NJ: Yes and no. Yes in a sense because Liverpool’s music scene in general does tend to cater more for indie rock music and bands, but I do believe the urban music scene is on the rise in Liverpool with more hip hop, R&B and grime events popping up at more and more venues across the city, so hopefully this means that rappers and R&B singers alike will begin to get the recognition and gratification they deserve.

S: At times, for example when it comes to set times and stages at multi-genre events and festivals we seem to get overlooked in the city, although things do seem to be moving in the right direction.

PS: How do you combat that?

NJ: Just by maintaining a positive mind state that is focused on the original incentive of why we make music in the first place, which is to create art that we can be proud of as as well as it being a creative outlet.

S: It’s just about networking and slowly but surely changing people’s opinion on hip hop and grime. There are more events that showcase bands and DJ’s because that seems to be what people want to spend money on to go and listen to, that’s why it’s harder to get the exposure needed for our genre to move towards the forefront.

PS: So it is getting better?

NJ: Yes as I said, I think the urban music scene in the city is definitely on the rise, I’m excited to see how it will further evolve in the future.

S: I’ve noticed more local artists involved in bigger events as of late which is always good to see. But we need more places and events that cater for local artists without there being a big named headliner on the bill.

PS: It is nice to see the guys who often make up the L100 Cypher get into some bigger gigs at the moment, even if you do seem to be placed unfairly low on the bill. I was stuck outside in the queue during the performance, but I saw the footage of the crowd for you guys at LIMF. What was that experience like?
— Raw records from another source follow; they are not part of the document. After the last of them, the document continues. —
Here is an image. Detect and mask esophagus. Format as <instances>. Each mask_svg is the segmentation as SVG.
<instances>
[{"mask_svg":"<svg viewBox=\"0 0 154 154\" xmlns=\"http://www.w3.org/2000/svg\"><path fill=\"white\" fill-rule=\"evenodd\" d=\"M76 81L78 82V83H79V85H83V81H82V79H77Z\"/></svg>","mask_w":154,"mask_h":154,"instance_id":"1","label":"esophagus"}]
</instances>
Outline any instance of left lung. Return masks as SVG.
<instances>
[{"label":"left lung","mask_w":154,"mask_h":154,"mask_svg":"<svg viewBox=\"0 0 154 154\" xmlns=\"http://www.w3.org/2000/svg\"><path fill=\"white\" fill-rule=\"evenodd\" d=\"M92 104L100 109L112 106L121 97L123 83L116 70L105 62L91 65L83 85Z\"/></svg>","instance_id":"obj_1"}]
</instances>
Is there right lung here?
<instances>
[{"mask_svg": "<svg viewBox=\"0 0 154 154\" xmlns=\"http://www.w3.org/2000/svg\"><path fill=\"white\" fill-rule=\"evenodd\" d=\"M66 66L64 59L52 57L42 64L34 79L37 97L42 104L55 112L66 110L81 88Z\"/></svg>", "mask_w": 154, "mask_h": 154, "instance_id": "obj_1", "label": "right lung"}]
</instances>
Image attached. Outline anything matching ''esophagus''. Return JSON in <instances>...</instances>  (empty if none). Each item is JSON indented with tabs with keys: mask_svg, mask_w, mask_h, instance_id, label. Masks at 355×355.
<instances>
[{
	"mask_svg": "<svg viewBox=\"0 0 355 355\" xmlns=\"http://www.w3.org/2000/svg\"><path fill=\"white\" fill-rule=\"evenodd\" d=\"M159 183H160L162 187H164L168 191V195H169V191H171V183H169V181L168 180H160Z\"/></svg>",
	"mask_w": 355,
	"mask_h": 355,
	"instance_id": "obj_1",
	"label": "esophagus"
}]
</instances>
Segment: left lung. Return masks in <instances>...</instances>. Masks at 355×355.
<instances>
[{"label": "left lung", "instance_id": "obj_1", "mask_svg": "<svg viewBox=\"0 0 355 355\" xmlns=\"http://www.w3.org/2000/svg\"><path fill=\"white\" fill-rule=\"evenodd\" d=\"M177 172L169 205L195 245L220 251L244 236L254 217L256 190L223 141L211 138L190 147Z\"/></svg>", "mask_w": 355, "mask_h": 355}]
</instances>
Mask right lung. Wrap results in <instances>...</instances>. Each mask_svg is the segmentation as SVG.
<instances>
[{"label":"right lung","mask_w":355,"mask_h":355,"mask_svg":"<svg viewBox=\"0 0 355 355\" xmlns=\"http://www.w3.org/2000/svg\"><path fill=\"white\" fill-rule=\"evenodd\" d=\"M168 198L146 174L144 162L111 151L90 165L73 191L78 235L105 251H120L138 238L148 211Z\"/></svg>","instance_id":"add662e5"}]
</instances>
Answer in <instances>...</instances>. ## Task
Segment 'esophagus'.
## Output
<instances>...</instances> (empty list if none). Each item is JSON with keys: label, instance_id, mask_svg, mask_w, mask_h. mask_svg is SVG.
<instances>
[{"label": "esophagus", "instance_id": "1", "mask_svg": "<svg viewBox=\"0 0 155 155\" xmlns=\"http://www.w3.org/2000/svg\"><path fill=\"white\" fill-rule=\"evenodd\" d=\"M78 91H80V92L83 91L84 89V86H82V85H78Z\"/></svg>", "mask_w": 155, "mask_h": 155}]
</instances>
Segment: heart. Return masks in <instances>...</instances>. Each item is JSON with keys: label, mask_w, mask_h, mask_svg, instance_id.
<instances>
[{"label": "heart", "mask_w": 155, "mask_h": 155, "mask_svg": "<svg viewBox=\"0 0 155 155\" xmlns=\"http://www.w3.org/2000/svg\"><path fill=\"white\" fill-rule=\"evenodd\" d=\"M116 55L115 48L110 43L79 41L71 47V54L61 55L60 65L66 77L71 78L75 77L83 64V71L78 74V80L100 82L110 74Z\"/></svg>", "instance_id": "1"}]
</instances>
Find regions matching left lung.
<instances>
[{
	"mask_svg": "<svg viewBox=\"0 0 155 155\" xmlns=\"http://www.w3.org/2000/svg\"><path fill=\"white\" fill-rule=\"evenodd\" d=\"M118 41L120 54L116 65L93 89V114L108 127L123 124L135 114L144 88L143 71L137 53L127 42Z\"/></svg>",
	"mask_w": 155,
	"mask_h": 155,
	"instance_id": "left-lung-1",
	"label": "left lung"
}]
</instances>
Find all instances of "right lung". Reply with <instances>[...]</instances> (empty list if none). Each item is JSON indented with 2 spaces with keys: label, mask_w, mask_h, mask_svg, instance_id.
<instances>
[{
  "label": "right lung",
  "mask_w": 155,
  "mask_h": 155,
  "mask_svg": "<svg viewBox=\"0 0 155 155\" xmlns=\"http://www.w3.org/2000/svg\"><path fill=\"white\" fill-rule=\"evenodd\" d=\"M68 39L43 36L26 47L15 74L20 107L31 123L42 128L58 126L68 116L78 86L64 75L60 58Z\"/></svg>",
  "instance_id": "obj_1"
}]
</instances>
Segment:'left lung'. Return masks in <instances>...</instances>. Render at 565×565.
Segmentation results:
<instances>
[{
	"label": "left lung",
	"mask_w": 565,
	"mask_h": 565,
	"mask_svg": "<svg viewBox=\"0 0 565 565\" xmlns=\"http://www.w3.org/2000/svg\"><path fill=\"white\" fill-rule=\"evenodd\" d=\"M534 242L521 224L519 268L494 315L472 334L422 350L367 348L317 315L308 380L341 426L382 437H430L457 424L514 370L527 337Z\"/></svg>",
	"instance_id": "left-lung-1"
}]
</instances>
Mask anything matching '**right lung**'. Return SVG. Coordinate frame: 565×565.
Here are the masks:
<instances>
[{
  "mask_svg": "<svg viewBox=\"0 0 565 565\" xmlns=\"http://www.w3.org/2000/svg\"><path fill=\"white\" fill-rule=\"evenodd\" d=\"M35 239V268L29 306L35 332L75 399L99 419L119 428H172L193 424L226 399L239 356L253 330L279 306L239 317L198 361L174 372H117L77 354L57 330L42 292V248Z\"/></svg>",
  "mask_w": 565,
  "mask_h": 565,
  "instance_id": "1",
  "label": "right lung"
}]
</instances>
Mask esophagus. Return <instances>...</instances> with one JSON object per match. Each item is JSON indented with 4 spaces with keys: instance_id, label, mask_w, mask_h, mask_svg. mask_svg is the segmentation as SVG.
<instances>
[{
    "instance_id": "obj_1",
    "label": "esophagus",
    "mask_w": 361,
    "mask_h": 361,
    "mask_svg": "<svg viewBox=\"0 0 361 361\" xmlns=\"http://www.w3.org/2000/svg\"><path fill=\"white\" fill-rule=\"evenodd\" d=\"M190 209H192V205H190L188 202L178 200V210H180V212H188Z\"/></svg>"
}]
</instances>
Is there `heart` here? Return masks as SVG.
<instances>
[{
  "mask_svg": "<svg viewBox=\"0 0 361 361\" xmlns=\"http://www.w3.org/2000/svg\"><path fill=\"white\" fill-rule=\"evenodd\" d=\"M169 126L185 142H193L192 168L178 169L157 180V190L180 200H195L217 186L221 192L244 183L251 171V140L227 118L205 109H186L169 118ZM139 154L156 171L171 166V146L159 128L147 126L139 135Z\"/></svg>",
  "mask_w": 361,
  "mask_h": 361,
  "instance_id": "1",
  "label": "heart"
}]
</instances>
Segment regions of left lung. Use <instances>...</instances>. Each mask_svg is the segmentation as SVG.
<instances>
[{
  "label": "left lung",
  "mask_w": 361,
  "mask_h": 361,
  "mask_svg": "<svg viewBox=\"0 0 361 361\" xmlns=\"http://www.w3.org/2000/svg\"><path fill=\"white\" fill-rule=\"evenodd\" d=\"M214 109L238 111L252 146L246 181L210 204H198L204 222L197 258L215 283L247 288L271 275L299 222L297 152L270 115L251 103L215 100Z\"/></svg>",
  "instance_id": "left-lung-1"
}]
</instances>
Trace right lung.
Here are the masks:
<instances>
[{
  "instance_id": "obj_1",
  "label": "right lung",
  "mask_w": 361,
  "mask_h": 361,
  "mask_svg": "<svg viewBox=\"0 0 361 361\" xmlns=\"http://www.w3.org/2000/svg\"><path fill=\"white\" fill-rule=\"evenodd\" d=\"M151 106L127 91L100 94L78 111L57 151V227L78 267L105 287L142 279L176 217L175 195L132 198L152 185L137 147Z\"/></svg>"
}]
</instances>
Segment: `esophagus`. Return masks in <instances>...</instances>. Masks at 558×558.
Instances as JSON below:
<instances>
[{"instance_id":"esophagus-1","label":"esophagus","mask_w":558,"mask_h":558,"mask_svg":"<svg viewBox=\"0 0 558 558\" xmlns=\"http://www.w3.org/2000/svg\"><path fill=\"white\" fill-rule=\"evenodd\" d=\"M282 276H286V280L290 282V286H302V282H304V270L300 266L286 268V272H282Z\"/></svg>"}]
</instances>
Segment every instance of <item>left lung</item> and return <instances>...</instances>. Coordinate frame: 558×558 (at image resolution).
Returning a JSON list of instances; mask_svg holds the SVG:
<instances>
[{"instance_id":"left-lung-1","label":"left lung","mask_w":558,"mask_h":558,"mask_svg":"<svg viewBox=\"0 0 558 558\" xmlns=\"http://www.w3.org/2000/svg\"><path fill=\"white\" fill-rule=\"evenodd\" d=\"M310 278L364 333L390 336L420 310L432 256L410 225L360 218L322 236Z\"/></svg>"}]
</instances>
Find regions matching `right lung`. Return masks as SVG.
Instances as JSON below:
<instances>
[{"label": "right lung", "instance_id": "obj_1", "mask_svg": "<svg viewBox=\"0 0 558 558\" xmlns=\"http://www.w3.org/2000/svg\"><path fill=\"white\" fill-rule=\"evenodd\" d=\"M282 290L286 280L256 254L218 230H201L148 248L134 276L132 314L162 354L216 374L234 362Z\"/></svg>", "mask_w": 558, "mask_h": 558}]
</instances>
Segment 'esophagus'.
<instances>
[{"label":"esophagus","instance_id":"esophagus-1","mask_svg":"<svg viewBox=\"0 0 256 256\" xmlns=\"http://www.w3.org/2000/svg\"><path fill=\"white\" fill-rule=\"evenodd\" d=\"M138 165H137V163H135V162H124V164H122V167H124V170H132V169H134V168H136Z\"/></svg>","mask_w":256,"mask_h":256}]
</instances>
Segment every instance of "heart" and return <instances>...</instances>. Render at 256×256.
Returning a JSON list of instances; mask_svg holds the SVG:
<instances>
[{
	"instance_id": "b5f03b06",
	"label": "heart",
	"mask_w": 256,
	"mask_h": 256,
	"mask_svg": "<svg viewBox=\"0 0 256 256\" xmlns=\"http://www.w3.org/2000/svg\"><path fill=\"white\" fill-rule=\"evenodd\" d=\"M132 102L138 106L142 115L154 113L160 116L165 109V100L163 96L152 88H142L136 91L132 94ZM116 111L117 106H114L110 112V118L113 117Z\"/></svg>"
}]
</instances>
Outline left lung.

NJ: I loved performing at this year’s LIMF! The whole day was brilliant from start to finish. From the nice weather and the acts that performed to the general positive atmosphere. It’s nice to see so many people from around the city come together in one place to appreciate music.

S: To be honest, festivals are probably my favourite type of events to perform at. For me there’s nothing better than being able to go and watch other acts and get involved in the atmosphere and it’s always a pleasure to perform as part of the L100.

PS: Do either of you have any more projects in the pipeline at the moment?

S: I’m in the writing process at the minute, acquiring beats and stacking tunes ready to go and record. I’m looking to drop a solo EP this winter.

NJ: As well as the project I’m working on with Miss Deep and Iona Fazer, I’m also working on some solo stuff, as is Saint, but you can definitely expect some more music from us together as a collaborative in the near future!


Still I Kept The Substance is out now.